■ INPUT RECORDS
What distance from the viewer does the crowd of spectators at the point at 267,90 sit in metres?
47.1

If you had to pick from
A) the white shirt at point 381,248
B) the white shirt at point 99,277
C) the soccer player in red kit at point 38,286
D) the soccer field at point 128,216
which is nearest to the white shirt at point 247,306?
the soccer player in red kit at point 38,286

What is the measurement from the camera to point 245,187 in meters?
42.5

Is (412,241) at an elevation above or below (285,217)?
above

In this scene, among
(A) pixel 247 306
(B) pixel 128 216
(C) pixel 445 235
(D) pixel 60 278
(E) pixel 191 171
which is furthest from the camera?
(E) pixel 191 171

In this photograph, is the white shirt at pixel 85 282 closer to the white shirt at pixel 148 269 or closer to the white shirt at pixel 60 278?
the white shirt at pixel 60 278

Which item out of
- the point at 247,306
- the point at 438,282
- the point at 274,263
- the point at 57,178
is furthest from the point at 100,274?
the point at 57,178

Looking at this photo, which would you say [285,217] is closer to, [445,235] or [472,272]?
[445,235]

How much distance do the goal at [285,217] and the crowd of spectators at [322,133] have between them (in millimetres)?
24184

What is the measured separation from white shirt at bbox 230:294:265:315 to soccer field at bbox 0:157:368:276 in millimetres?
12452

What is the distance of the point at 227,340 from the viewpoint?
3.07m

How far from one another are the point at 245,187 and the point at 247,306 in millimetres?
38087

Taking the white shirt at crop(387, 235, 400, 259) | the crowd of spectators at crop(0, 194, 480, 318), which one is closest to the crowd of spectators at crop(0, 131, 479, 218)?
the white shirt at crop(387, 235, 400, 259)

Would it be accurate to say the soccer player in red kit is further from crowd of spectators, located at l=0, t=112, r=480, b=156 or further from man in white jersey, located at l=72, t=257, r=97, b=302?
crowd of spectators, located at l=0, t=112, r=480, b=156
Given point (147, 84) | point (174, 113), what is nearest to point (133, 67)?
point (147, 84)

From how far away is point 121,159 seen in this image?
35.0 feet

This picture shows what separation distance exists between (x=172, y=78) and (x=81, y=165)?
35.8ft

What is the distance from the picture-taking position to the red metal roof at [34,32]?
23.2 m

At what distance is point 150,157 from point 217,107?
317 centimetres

■ TASK DETAILS
Starting at the row that contains "What is the distance from" and ending at the last row, write those rows out again in full. Multiply each distance in their answers by 2.45, rounding to the original number of decimal places with halves rounded up, and leave every other number unchanged.

■ TASK RESPONSE
What is the distance from the picture-taking position to the red metal roof at [34,32]?
56.8 m

At what distance is point 150,157 from point 217,107?
777 centimetres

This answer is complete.